[[ Data extract open ]]
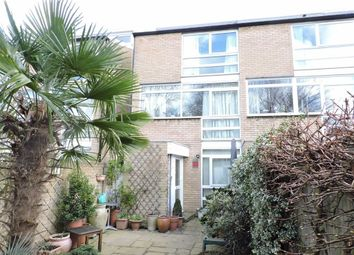 Thumbnail 3 bed town house for sale in Weymede, Byfleet, West Byfleet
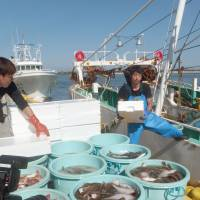 Local fishermen unload a fresh catch at Matsukawaura port in Soma, Fukushima Prefecture. | KYODO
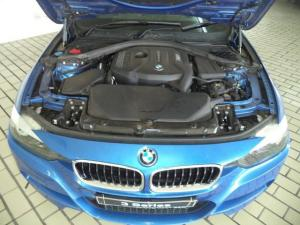 BMW 3 Series 320i - Image 12
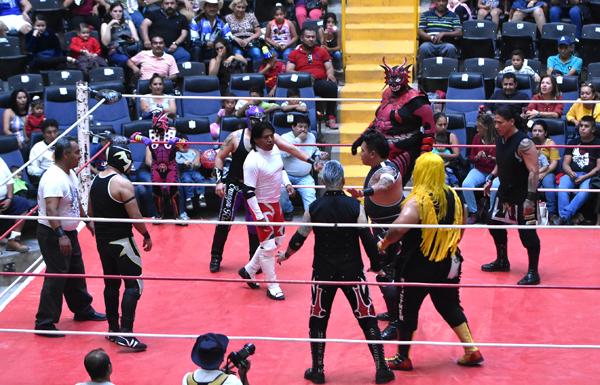 La pelea estelar fue del agrado de todos los asistentes. Foto: Martín Martínez / El Sol de Irapuato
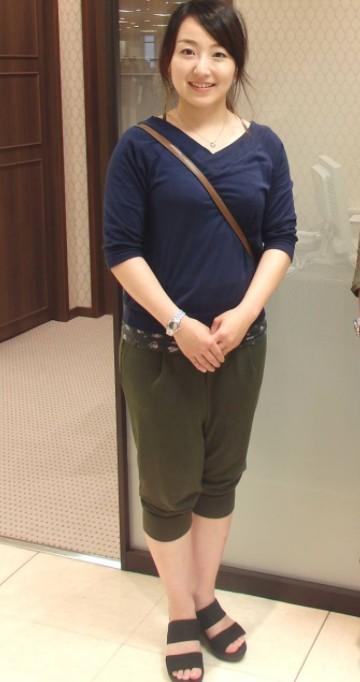 藤沢五月の画像(私服)全身スタイル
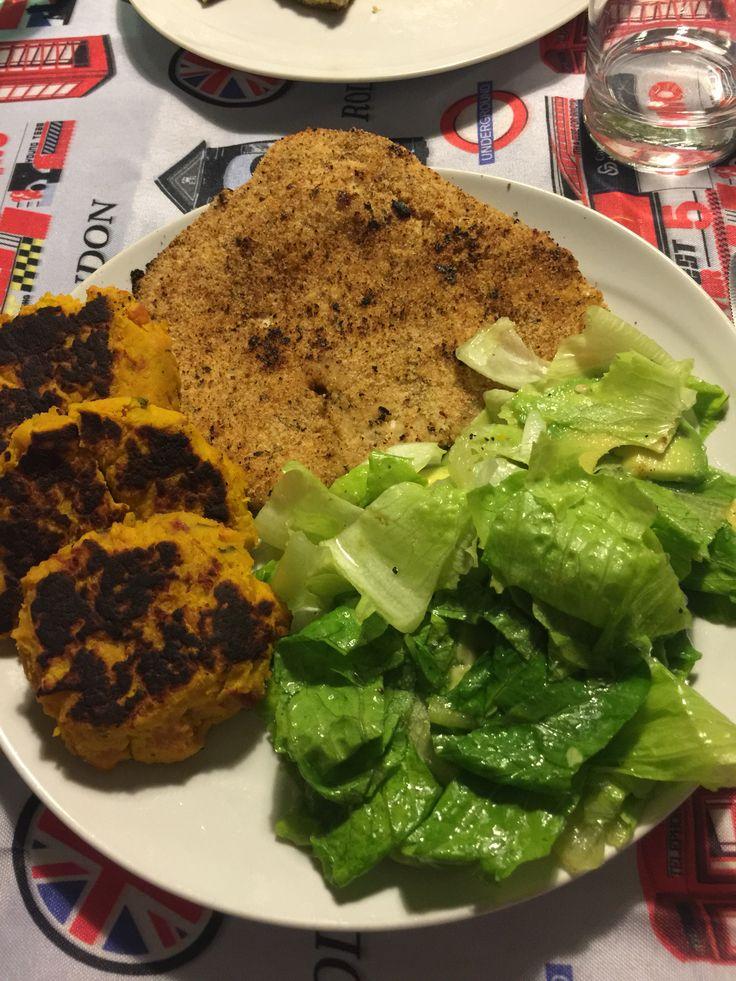 Cena: petto di pollo panato arrosto, insalata con lattuga e avocado e polpette di zucca e prosciutto crudo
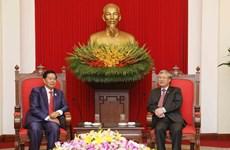 Un haut responsable du PCV reçoit le gouverneur de Vientiane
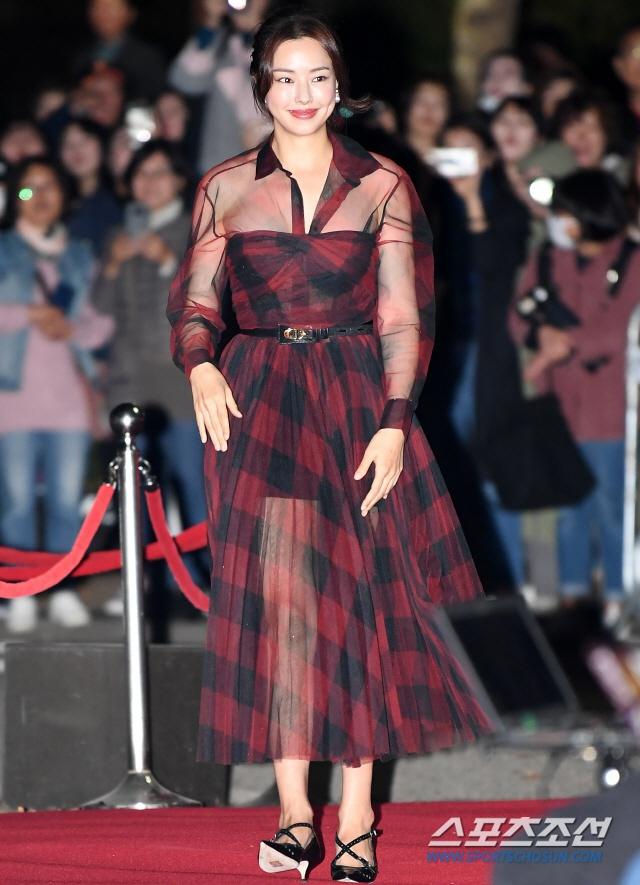 """""""Hoa hậu Hàn đẹp nhất thế giới"""" Honey Lee với style đời thường đối lập khi dự sự kiện - Ảnh 3."""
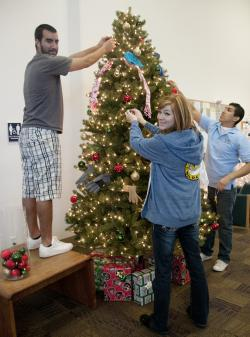 WNC Carson Students Decorate the Giving Tree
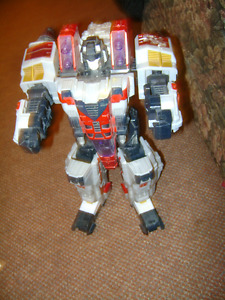 LARGE OLD TOY TRANSFORMER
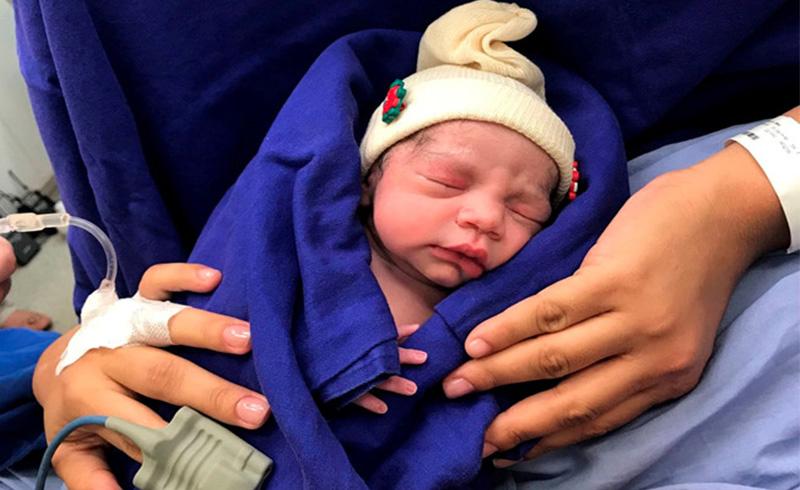 Bé gái đầu tiên sinh ra từ tử cung hiến tặng của người chết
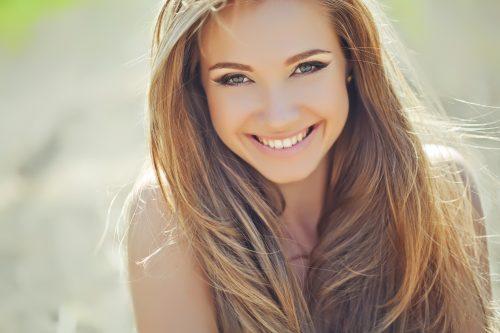 爽やかな笑顔の女性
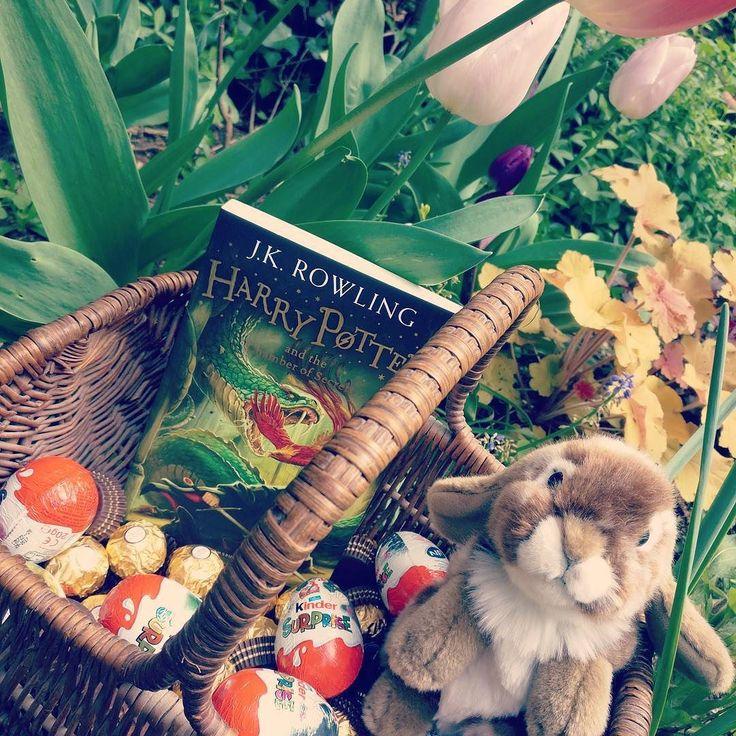#happyeaster #Paques #chocolate #bunny #eggs @kinder #harrypotter #igeroftheday #iger #lightfantasy #garden #flowers #tulipe #chocolat #KinderSurprise @FerreroFrance #ferrerorocher #pottermore #france #frenchgarden #normandie #calvados #lownormandy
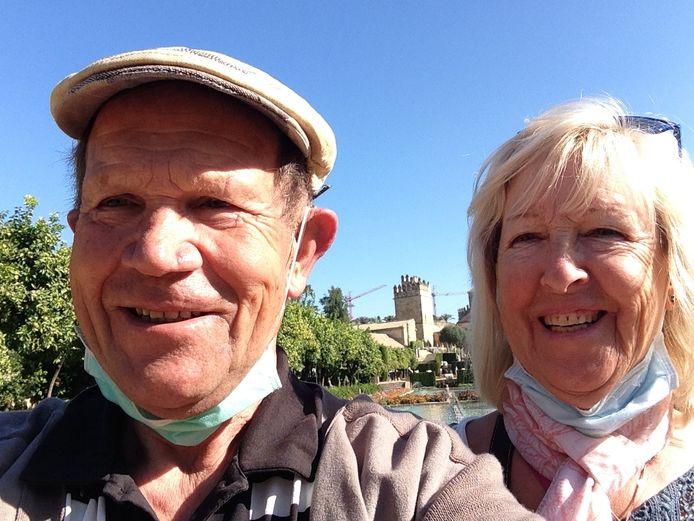 Momenteel genieten Francis en zijn vrouw van de zon in Spanje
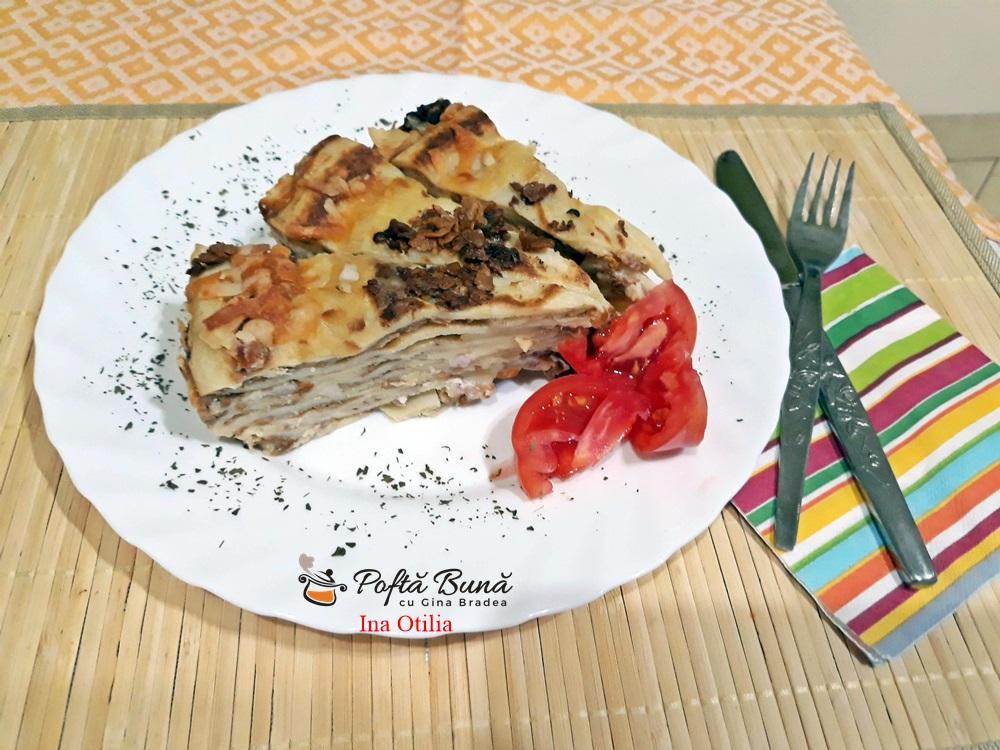 Tort aperitiv de clatite cu afumatura, ciuperci si cascaval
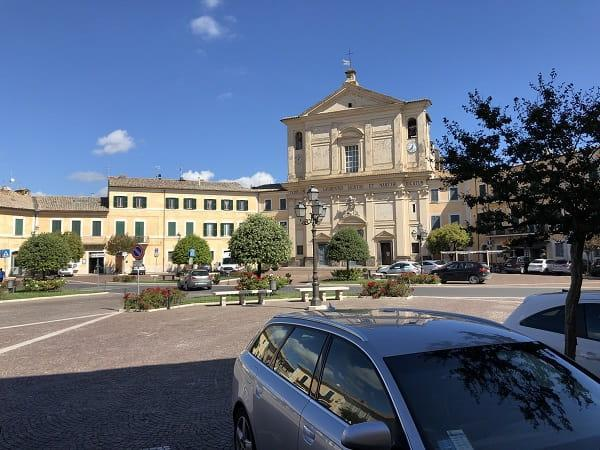 la bellissima piazza a San Lorenzo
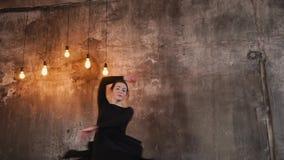 Ένας νέος χορευτής χορεύεται σε έναν ελεύθερο χορό ύφους, φαίνεται ευτυχής απόθεμα βίντεο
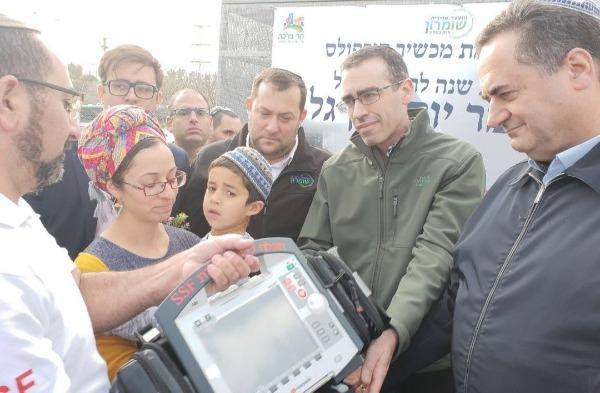 כץ, דגן ומשפחת בן-גל עם המכשיר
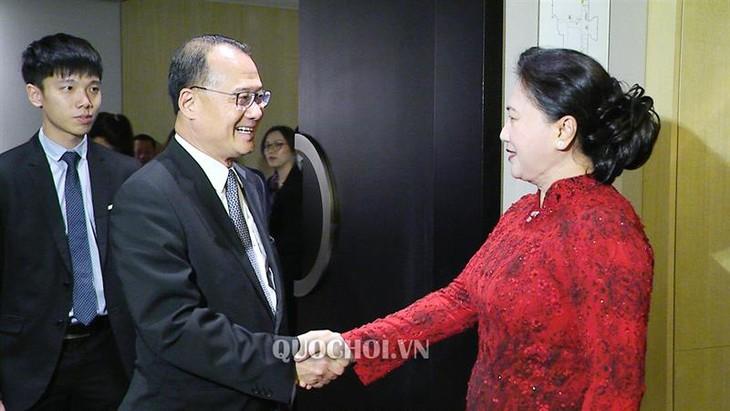 越南国会主席阮氏金银会见中国一些企业代表 - ảnh 1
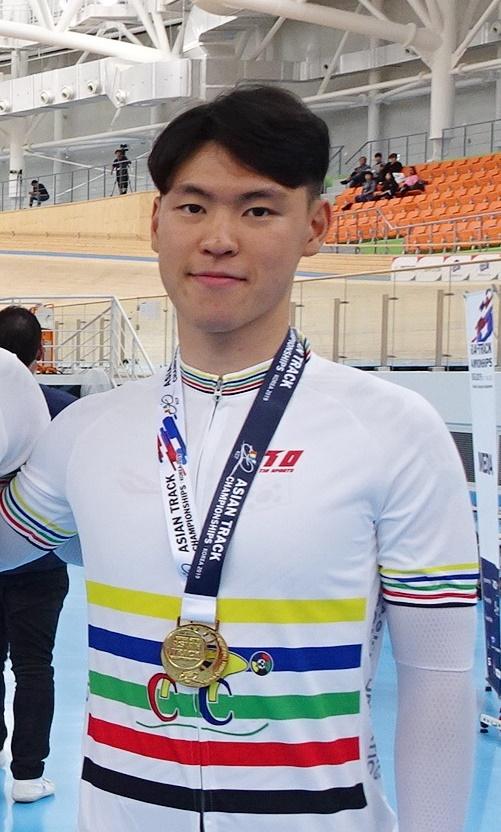 지난해 10월 아시아주니어트랙선수권대회에서 남자 단체추발에서 우승한 후 기념촬영 중인 엄세범 선수. [연합뉴스]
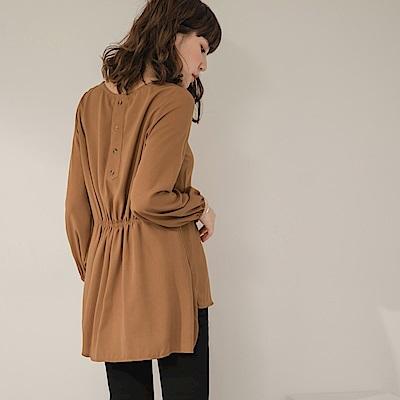 純色不易皺後排釦收腰長袖上衣-OB嚴選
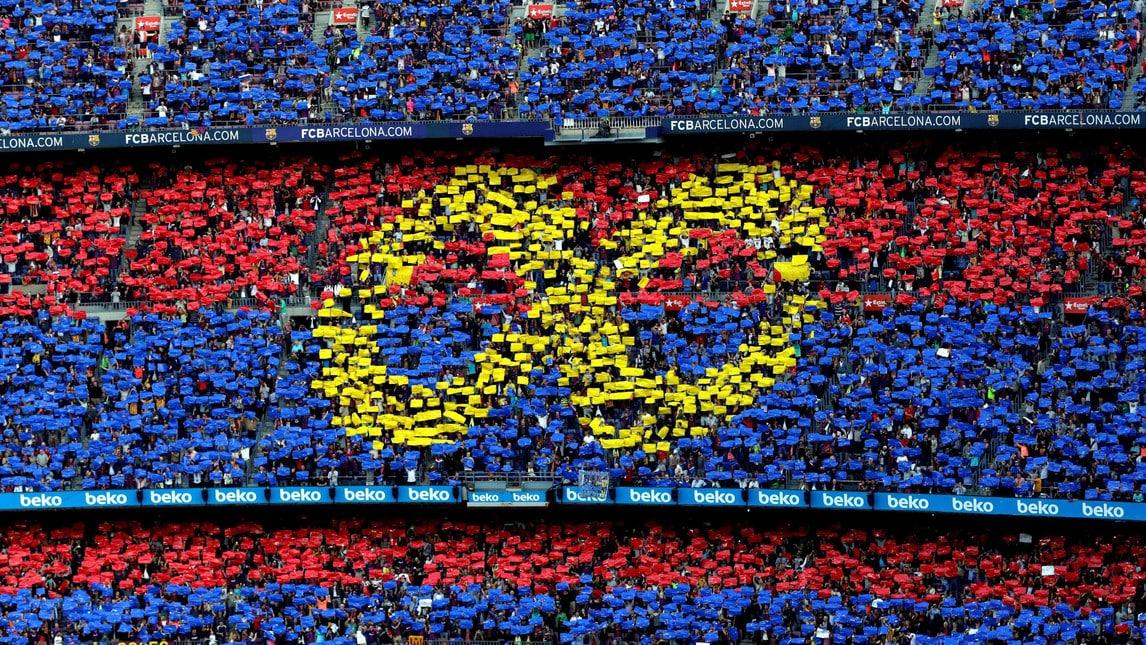 I tifosi blaugrana salutano il loro grande centrocampista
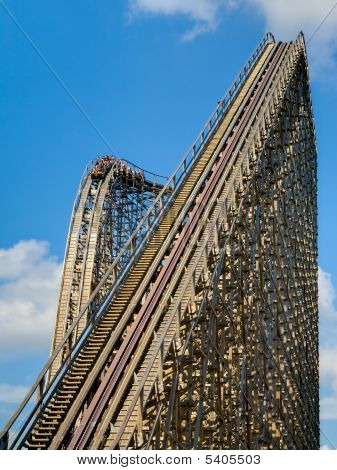Ride Wooden Roller Coiaster Portrait 01 All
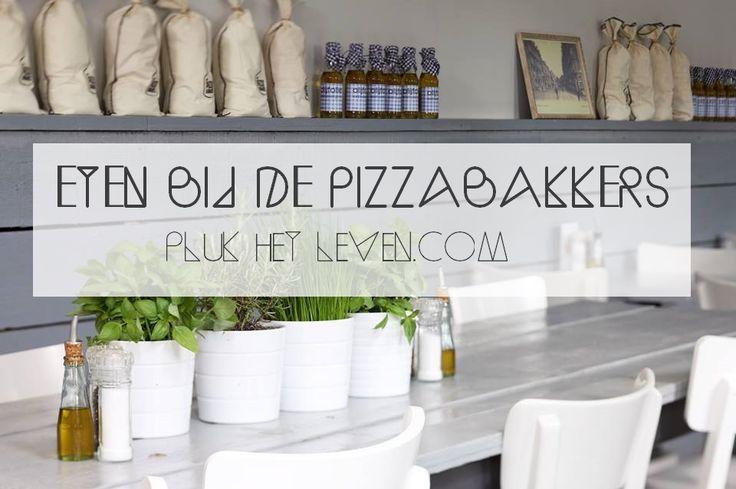 De lekkerste pizza van 2014 at ik bij De Pizzabakkers in Nijmegen - http://plukhetleven.next-chapter.nl/de-pizzabakkers-pizza-prosecco/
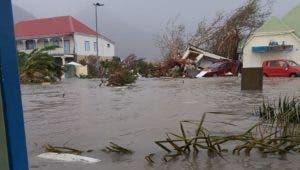 Los daños causados en la isla franco-holandesa de San Martín por el paso del huracán Irma son enormes e incuantificables todavía.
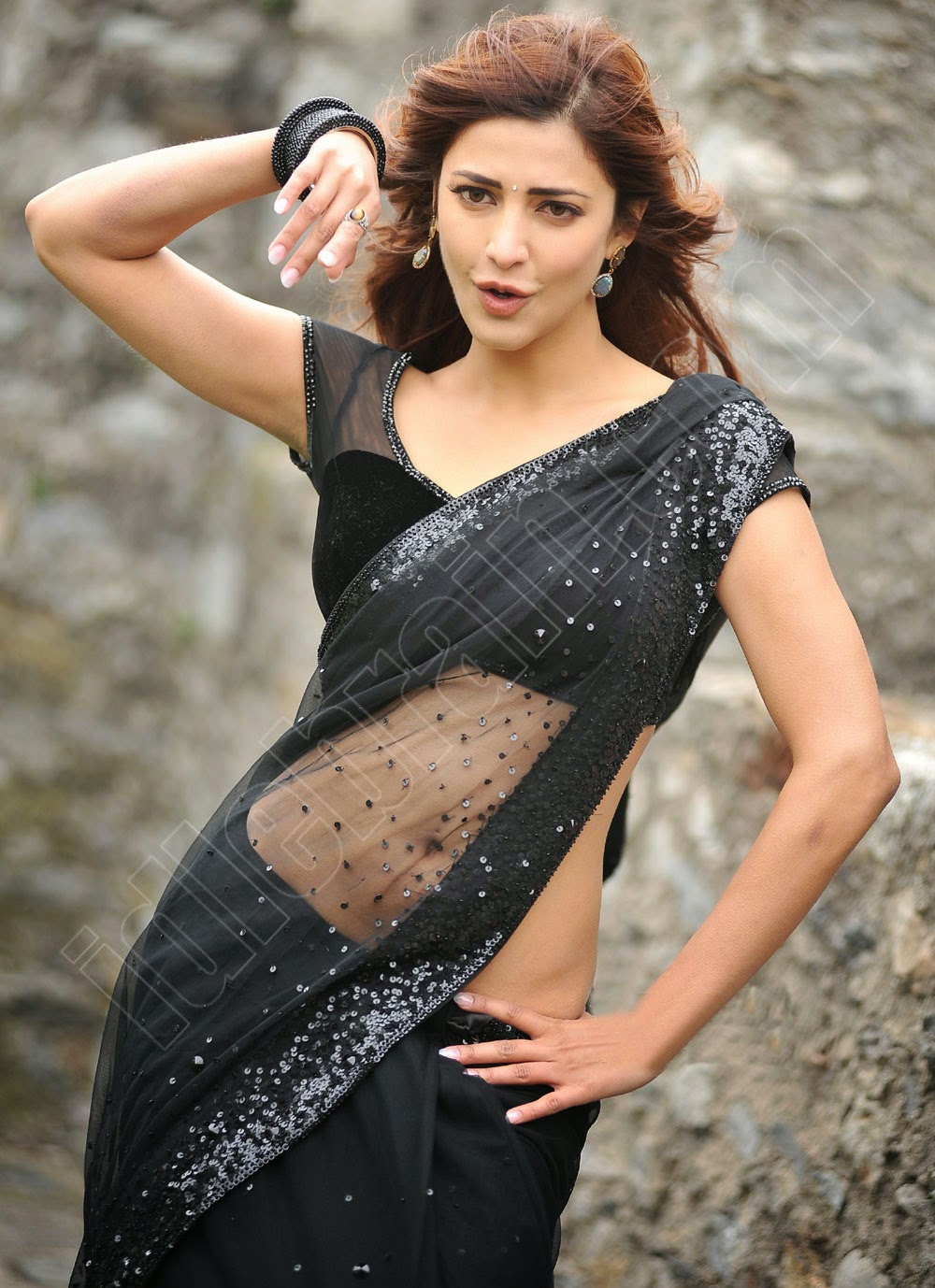 Shruthi hassan hot and sexy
[[ Data extract closed ]]
What you should do: Starting at the first line of the material, output exactly the lines up to and including the one with "Ride Wooden Roller Coiaster Portrait 01 All". Do not include the pictures.

Written response:
 Thumbnail 3 bed town house for sale in Weymede, Byfleet, West Byfleet
 Local fishermen unload a fresh catch at Matsukawaura port in Soma, Fukushima Prefecture. | KYODO
 BMW 3 Series 320i - Image 12
 La pelea estelar fue del agrado de todos los asistentes. Foto: Martín Martínez / El Sol de Irapuato
 藤沢五月の画像(私服)全身スタイル
 Cena: petto di pollo panato arrosto, insalata con lattuga e avocado e polpette di zucca e prosciutto crudo
 Un haut responsable du PCV reçoit le gouverneur de Vientiane
 """""""Hoa hậu Hàn đẹp nhất thế giới"""" Honey Lee với style đời thường đối lập khi dự sự kiện - Ảnh 3."""
 WNC Carson Students Decorate the Giving Tree
 LARGE OLD TOY TRANSFORMER
 Bé gái đầu tiên sinh ra từ tử cung hiến tặng của người chết
 爽やかな笑顔の女性
#happyeaster #Paques #chocolate #bunny #eggs @kinder #harrypotter #igeroftheday #iger #lightfantasy #garden #flowers #tulipe #chocolat #KinderSurprise @FerreroFrance #ferrerorocher #pottermore #france #frenchgarden #normandie #calvados #lownormandy
 Momenteel genieten Francis en zijn vrouw van de zon in Spanje
 Tort aperitiv de clatite cu afumatura, ciuperci si cascaval
 la bellissima piazza a San Lorenzo
 Ένας νέος χορευτής χορεύεται σε έναν ελεύθερο χορό ύφους, φαίνεται ευτυχής απόθεμα βίντεο
 כץ, דגן ומשפחת בן-גל עם המכשיר
 越南国会主席阮氏金银会见中国一些企业代表 - ảnh 1
 지난해 10월 아시아주니어트랙선수권대회에서 남자 단체추발에서 우승한 후 기념촬영 중인 엄세범 선수. [연합뉴스]
 純色不易皺後排釦收腰長袖上衣-OB嚴選
 I tifosi blaugrana salutano il loro grande centrocampista
Ride Wooden Roller Coiaster Portrait 01 All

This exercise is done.